***** Task data

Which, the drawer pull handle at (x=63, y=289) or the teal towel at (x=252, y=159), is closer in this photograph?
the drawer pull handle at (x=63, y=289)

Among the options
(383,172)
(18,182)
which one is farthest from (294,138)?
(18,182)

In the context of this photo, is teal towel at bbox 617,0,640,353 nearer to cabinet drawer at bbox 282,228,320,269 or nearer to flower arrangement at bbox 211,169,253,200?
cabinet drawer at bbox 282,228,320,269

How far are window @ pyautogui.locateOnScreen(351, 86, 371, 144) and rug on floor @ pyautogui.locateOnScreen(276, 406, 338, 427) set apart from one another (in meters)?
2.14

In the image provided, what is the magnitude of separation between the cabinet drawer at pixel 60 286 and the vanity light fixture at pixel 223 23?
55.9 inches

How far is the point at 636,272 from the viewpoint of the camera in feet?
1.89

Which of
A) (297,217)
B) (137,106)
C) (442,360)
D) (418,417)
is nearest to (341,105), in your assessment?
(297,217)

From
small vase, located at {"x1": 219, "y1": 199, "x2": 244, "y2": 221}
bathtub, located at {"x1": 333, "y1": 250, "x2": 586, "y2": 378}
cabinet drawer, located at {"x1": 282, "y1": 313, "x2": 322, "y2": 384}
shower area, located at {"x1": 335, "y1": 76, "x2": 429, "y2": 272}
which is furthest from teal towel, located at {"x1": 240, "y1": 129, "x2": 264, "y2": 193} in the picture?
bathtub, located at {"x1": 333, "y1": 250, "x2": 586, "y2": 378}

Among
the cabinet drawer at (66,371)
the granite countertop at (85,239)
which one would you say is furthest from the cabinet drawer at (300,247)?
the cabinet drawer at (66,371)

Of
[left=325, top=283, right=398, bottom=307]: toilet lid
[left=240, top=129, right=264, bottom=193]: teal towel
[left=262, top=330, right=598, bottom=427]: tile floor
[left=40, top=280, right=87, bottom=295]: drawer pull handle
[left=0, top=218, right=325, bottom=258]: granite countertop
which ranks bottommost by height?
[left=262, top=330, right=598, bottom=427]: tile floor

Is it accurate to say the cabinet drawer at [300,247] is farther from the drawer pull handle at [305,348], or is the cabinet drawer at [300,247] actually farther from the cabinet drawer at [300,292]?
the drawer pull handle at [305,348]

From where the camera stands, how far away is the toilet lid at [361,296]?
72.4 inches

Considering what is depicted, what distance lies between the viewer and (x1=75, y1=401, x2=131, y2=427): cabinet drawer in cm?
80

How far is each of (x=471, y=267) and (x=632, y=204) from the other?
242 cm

**********

* _Exercise requirements_
Reproduce every row above word for word, keeping the line breaks, spacing, and punctuation unchanged.

* _Final result_
Which, the drawer pull handle at (x=63, y=289) or the teal towel at (x=252, y=159), is closer in this photograph?
the drawer pull handle at (x=63, y=289)

Among the options
(383,172)
(18,182)
which one is farthest from (294,138)?
(18,182)

In the context of this photo, is teal towel at bbox 617,0,640,353 nearer to cabinet drawer at bbox 282,228,320,269 or nearer to flower arrangement at bbox 211,169,253,200?
cabinet drawer at bbox 282,228,320,269

How far are window @ pyautogui.locateOnScreen(351, 86, 371, 144) and rug on floor @ pyautogui.locateOnScreen(276, 406, 338, 427) set apart from one another (in meters)?
2.14

In the image provided, what is the magnitude of separation between the cabinet drawer at pixel 60 286 and the vanity light fixture at pixel 223 23?
55.9 inches

How far is the point at 636,272 from the viewpoint of the camera in feet?
1.89

Which of
A) (297,217)
B) (137,106)
C) (442,360)
D) (418,417)
is nearest to (341,105), in your assessment?
(297,217)

From
small vase, located at {"x1": 219, "y1": 199, "x2": 244, "y2": 221}
bathtub, located at {"x1": 333, "y1": 250, "x2": 586, "y2": 378}
cabinet drawer, located at {"x1": 282, "y1": 313, "x2": 322, "y2": 384}
shower area, located at {"x1": 335, "y1": 76, "x2": 429, "y2": 272}
which is furthest from teal towel, located at {"x1": 240, "y1": 129, "x2": 264, "y2": 193} in the picture?
bathtub, located at {"x1": 333, "y1": 250, "x2": 586, "y2": 378}

Among
the cabinet drawer at (66,371)
the granite countertop at (85,239)
which one would you say is furthest from the cabinet drawer at (300,247)?
the cabinet drawer at (66,371)

Of
[left=325, top=283, right=398, bottom=307]: toilet lid
[left=240, top=129, right=264, bottom=193]: teal towel
[left=262, top=330, right=598, bottom=427]: tile floor
[left=40, top=280, right=87, bottom=295]: drawer pull handle
[left=0, top=218, right=325, bottom=258]: granite countertop
which ranks bottommost by height?
[left=262, top=330, right=598, bottom=427]: tile floor

Is it accurate to say the cabinet drawer at [300,247] is farther from the drawer pull handle at [305,348], or is the cabinet drawer at [300,247] actually farther from the cabinet drawer at [300,292]?
the drawer pull handle at [305,348]

From where the camera stands, how far away is the toilet lid at [361,296]?
72.4 inches

Considering what is depicted, what distance lies between the viewer and (x1=75, y1=401, x2=131, y2=427): cabinet drawer in cm?
80

How far is each of (x=471, y=267) and (x=632, y=204) from the other?
242 cm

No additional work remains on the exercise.